— start Document —

Among entrepreneurs, it seems that the impulse to build transcends the corporation.

Otherwise, why would so many of those who build companies be passionate about buildings -- trophy homes, unique and occasionally bizarre corporate headquarters, vacation retreats, and a wide range of other structures? William Randolph Hearst built a castle, which he called San Simeon. Stewart Brand (creator of the Whole Earth Catalog) built a box, which he still calls "heaven." (Brand transformed an 8-by-8-by-40-foot shipping container into a clever, consummate -- for him, anyway -- workspace with $1,000 worth of carpeting, lighting, and built-in plywood shelves and counters.)

Whatever form their creations take, entrepreneurs build or renovate with imagination, whimsy, and little regard for precedent or convention. Often they don't use architects. Sometimes it shows.

"It's a way to let the creative impulse out," says Doug Carlston, cofounder of Broderbund Software, which he sold in 1998. In the mid 1990s he and his wife, Tomi Pierce, built a fantasy-filled getaway house in Colorado ski country complete with trick doors, secret stairways, and hidden catacombs.

"The typical entrepreneur, originally a very risk-oriented, creative human being, finds increasingly -- if he's successful -- that his options for creative expression become more and more limited over time," says Carlston. "Your company grows. To make it successful you have to delegate, and you end up delegating a lot of the most fun stuff. You end up typically losing control of the creative process, because as CEO or chairman you have to manage the whole entity. For many, I think, there's probably some frustration."

Home building, he stresses, "is a kind of ballet, getting creative forces to work in sync together." In that regard, it's rather like building a business. Time was, both a well-built home and a successful business lasted generations. But recently, with fewer and fewer family-business successions, with exit strategies integral to start-ups' business plans, and with mergers and acquisitions razing the corporate landscape, is it any wonder that CEOs who are looking for a legacy -- something tangible to outlive them -- are building more than companies?

It's impossible to capture the diversity of the structures that entrepreneurs have made (or made their own). But here are four.

— end Document —
— start Raw records —

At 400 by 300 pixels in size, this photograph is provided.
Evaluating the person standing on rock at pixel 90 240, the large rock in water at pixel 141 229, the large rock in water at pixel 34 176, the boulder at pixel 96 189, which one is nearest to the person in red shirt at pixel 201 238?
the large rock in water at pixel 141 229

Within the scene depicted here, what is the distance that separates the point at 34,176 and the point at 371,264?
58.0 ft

— end Raw records —

- [Exercises to complete]
• A. In the article on entrepreneurs and their buildings, what did Stewart Brand turn into his workspace?
• B. Please write out the stretch of the article from "Whatever form their" through "and hidden catacombs.".
• C. According to Doug Carlston in the article, why do successful entrepreneurs have fewer chances for creative expression over time?

- [Completed exercise]
• A. An 8-by-8-by-40-foot shipping container.

• B.
Whatever form their creations take, entrepreneurs build or renovate with imagination, whimsy, and little regard for precedent or convention. Often they don't use architects. Sometimes it shows.

"It's a way to let the creative impulse out," says Doug Carlston, cofounder of Broderbund Software, which he sold in 1998. In the mid 1990s he and his wife, Tomi Pierce, built a fantasy-filled getaway house in Colorado ski country complete with trick doors, secret stairways, and hidden catacombs.

• C. As the company grows, they must delegate to make it successful and end up handing off much of the most fun work. As CEO or chairman they have to manage the whole entity, so they typically lose control of the creative process.